*** Opening of TEXT PASSAGE ***

Cohere for AI, the research arm of the language artificial intelligence (AI) company, has introduced two new large language models (LLMs) — Aya Expanse 8B and 32B — as part of its ongoing project aimed at closing language divides in foundational AI datasets and models. The Aya Expanse models provide researchers access to advanced AI capabilities across 23 languages, including Arabic, Chinese, French, and Hindi.
“Building on more than two years of open science research, Aya Expanse offers significant performance advances, setting a new state-of-the-art for multilingual LLMs,” the Cohere website states. “This includes a series of breakthroughs in data arbitrage, preference training for performance and safety, and model merging.”
According to a SiliconANGLE article, the two Aya Expanse models were launched with open weights on hosting sites Hugging Face and Kaggle, and they used “several new core research innovations” to achieve high performance, including “synthetic data and human feedback in late-term training.”
In a blog post, Cohere claims that Aya Expanse 32B outperforms models like Google’s Gemma 2 27B and Meta’s Llama 3.1 70B. For lower-parameter options, Aya Expanse 8B also demonstrated advantages over other similar-sized models like Gemma 2 9B and Llama 3.1 8B. “The improvements in Aya Expanse are the result of a sustained focus on expanding how AI serves languages around the world by rethinking the core building blocks of machine learning breakthroughs,” the blog post states.
According to a VentureBeat article by Emilia David, the Aya initiative attempts to solve the problem of research being done on LLMs that don’t perform well in languages other than English. “Many LLMs eventually become available in other languages, especially for widely spoken languages, but there is difficulty in finding data to train models with the different languages,” David writes. “It can also be difficult to accurately benchmark the performance of models in different languages because of the quality of translations.”
Aya, derived from the Twi language term for “fern,” has grown into one of the world’s largest open-source multilingual projects, featuring over 513 million data points curated across 101 languages and 250 language ambassadors worldwide. This collaborative approach allows Aya’s datasets to expand research opportunities in regions where non-English AI resources remain limited.

*** Close of TEXT PASSAGE ***
*** Opening of DATASET CONTENT ***

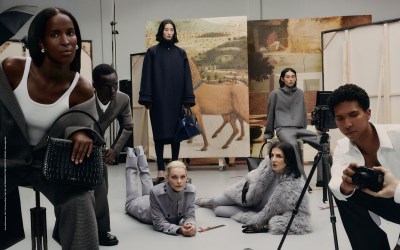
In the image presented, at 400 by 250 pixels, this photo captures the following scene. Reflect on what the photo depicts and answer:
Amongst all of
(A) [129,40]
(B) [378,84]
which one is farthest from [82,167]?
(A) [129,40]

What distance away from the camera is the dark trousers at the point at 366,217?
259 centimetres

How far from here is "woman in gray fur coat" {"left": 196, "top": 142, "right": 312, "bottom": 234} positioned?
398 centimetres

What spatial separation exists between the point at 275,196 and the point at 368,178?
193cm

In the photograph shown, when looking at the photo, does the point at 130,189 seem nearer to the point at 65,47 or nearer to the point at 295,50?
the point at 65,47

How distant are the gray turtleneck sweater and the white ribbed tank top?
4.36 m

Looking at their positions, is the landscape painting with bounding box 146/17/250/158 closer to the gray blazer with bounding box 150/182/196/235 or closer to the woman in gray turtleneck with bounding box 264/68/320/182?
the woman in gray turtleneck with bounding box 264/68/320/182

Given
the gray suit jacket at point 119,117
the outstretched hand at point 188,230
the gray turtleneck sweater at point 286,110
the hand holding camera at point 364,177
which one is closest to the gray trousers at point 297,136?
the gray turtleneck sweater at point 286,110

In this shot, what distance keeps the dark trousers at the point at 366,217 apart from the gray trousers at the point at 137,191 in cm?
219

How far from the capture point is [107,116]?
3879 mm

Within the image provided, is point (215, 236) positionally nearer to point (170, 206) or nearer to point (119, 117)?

*** Close of DATASET CONTENT ***

REQUIRED TASKS =>
1. From the article on the Aya Expanse models, list every competing model that Aya Expanse 32B or Aya Expanse 8B is said to outperform or have advantages over.
2. Copy word for word the part of the Aya Expanse article starting with "In a blog post, Cohere" and going on through "blog post states.".

ANSWERS TO THE TASKS =>
1. Gemma 2 27B, Llama 3.1 70B, Gemma 2 9B, Llama 3.1 8B

2.
In a blog post, Cohere claims that Aya Expanse 32B outperforms models like Google’s Gemma 2 27B and Meta’s Llama 3.1 70B. For lower-parameter options, Aya Expanse 8B also demonstrated advantages over other similar-sized models like Gemma 2 9B and Llama 3.1 8B. “The improvements in Aya Expanse are the result of a sustained focus on expanding how AI serves languages around the world by rethinking the core building blocks of machine learning breakthroughs,” the blog post states.